Schools and headlines (making big numbers small)


1017311_664284926917985_479111536_nThe first point to note is that there are approximately 8.2 million pupils attending 24,372 schools in England.  That includes all state schools in England.

When seemingly large pots of money are bounded around by politicians it is worth referring yourself to the above figures.  Recently, Nicky Morgan announced £4.5 million to help schools and local services to offer support for students with mental health issues.  Although welcome, it means that the government is funding 54p per pupil or £184 per school. This wouldn’t fund a counsellor for one day.   Another example is a £5 million innovation fund to help schools deliver activities that instil character and resilience in children, such as debating clubs and sports coaching.  Of course this is again welcome, but it equates to £205 per school.  I can tell you that this doesn’t pay for much coaching.

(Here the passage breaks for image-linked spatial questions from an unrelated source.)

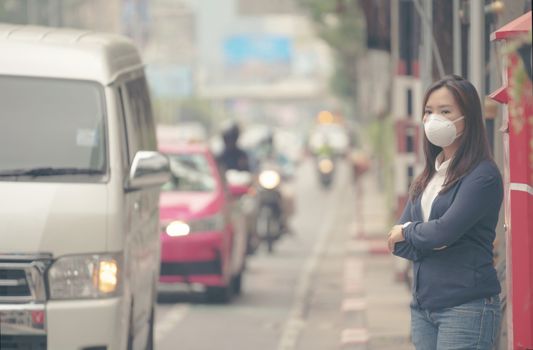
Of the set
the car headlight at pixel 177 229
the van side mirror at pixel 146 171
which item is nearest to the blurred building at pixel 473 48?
the van side mirror at pixel 146 171

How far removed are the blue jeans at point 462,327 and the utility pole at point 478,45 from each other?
9.60 ft

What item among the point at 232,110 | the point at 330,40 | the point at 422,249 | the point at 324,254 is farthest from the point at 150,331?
the point at 232,110

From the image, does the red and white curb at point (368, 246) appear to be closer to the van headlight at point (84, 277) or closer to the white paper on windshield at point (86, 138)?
the white paper on windshield at point (86, 138)

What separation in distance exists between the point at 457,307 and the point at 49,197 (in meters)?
2.46

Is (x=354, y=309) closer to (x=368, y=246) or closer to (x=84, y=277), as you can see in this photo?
(x=84, y=277)

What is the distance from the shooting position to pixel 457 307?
5.90 meters

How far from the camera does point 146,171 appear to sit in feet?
26.2

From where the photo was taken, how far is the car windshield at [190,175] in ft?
48.9

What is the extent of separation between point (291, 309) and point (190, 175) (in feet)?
5.53

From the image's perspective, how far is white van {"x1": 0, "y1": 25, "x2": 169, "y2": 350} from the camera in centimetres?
732

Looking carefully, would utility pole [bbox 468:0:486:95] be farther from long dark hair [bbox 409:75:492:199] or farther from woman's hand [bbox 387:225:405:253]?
woman's hand [bbox 387:225:405:253]

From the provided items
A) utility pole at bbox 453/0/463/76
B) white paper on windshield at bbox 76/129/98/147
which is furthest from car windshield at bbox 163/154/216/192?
white paper on windshield at bbox 76/129/98/147

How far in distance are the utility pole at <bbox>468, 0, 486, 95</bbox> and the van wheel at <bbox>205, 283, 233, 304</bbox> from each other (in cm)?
616

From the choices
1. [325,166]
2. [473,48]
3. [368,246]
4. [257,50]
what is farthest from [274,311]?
[257,50]
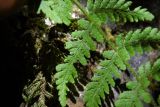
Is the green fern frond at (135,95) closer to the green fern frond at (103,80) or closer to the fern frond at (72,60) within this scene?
the green fern frond at (103,80)

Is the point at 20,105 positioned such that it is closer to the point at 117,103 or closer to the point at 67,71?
the point at 67,71

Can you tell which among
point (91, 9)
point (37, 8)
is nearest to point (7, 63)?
point (37, 8)

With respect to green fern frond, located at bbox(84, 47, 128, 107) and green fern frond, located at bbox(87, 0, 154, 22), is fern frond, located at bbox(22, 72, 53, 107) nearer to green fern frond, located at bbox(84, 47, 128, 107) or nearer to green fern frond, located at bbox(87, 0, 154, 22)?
green fern frond, located at bbox(84, 47, 128, 107)

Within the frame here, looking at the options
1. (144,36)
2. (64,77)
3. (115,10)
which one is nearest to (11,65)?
(64,77)

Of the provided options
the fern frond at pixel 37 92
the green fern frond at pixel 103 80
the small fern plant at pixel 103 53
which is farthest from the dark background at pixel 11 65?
the green fern frond at pixel 103 80

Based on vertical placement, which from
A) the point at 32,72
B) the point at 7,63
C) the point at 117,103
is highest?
the point at 7,63

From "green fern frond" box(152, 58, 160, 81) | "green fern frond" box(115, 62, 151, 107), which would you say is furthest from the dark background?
"green fern frond" box(152, 58, 160, 81)
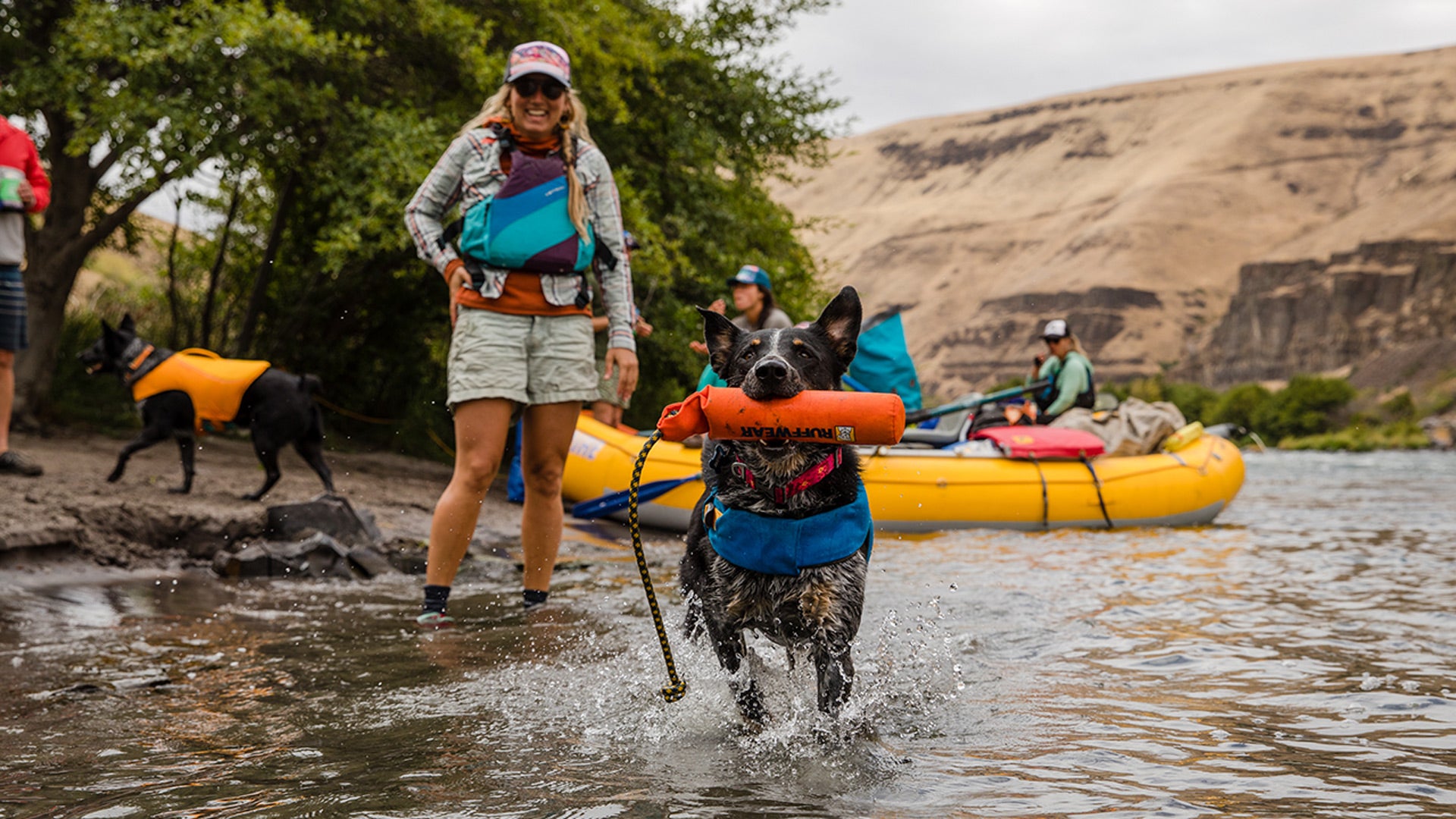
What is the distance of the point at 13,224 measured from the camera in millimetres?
6559

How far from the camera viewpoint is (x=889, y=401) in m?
3.29

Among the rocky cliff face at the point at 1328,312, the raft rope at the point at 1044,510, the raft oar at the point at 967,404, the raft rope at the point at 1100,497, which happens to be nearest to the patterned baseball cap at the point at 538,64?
the raft oar at the point at 967,404

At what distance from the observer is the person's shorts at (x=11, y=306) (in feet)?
21.5

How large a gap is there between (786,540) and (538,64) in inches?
90.3

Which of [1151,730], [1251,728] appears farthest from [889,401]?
[1251,728]

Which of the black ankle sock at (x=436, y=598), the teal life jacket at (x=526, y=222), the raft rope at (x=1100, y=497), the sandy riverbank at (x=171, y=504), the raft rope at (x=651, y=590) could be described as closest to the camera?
the raft rope at (x=651, y=590)

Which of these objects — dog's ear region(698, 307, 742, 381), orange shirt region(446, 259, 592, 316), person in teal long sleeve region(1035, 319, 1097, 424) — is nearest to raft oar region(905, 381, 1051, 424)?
person in teal long sleeve region(1035, 319, 1097, 424)

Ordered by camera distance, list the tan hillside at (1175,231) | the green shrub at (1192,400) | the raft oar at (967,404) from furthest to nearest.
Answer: the tan hillside at (1175,231)
the green shrub at (1192,400)
the raft oar at (967,404)

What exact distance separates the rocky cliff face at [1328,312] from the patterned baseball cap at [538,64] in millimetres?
128981

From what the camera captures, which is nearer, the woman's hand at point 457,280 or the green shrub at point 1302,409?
the woman's hand at point 457,280

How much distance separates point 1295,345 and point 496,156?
14587 centimetres

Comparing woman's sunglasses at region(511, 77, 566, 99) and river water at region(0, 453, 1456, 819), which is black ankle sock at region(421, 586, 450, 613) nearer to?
river water at region(0, 453, 1456, 819)

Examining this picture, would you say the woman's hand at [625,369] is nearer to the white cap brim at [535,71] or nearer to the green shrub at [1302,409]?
the white cap brim at [535,71]

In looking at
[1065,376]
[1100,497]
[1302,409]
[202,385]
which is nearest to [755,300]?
[1100,497]
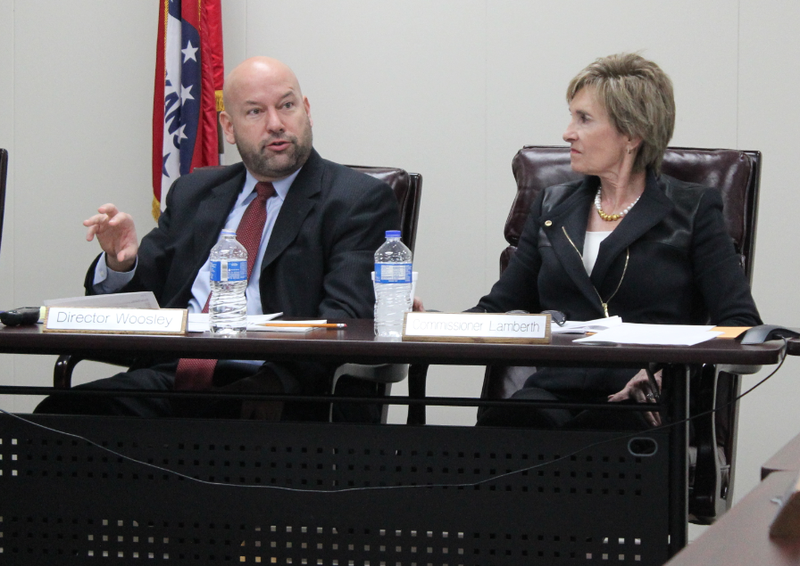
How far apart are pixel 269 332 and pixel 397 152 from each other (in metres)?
2.05

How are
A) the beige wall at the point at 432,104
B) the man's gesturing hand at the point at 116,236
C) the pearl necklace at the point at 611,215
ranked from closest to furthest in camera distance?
the man's gesturing hand at the point at 116,236 < the pearl necklace at the point at 611,215 < the beige wall at the point at 432,104

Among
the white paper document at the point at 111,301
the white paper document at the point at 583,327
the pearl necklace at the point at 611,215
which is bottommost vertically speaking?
the white paper document at the point at 583,327

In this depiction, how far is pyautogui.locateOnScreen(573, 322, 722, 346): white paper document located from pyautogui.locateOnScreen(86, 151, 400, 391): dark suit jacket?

Then when you have shocking headlines, such as “Hundreds of pupils caught with drugs at school, police figures reveal” (TES 23/04/2015).  It is always worth stopping to consider what that means.  Well the article goes on to say that “illegal substances seized in more than 2,000 incidents and offences over the past four years.”  It also mentions children as young as 8 have been found with drugs at school.   Referring back to the figures at the top of this comment, that means there has been less than one incident in each school in the last 4 years.  No quite the alarming issue that the headline spoke of.  Not even one a year.

However, one headline from the last week of campaigning did make school leaders look up. “Clegg’s £5bn school pledge: Lib Dems promises highest education spending”.  That could mean around £200,000 extra funding for each school…only trouble is that will only pay for half of the increases in staffing costs I spoke about a few weeks ago.  Big numbers at times, sadly, only have a small impact.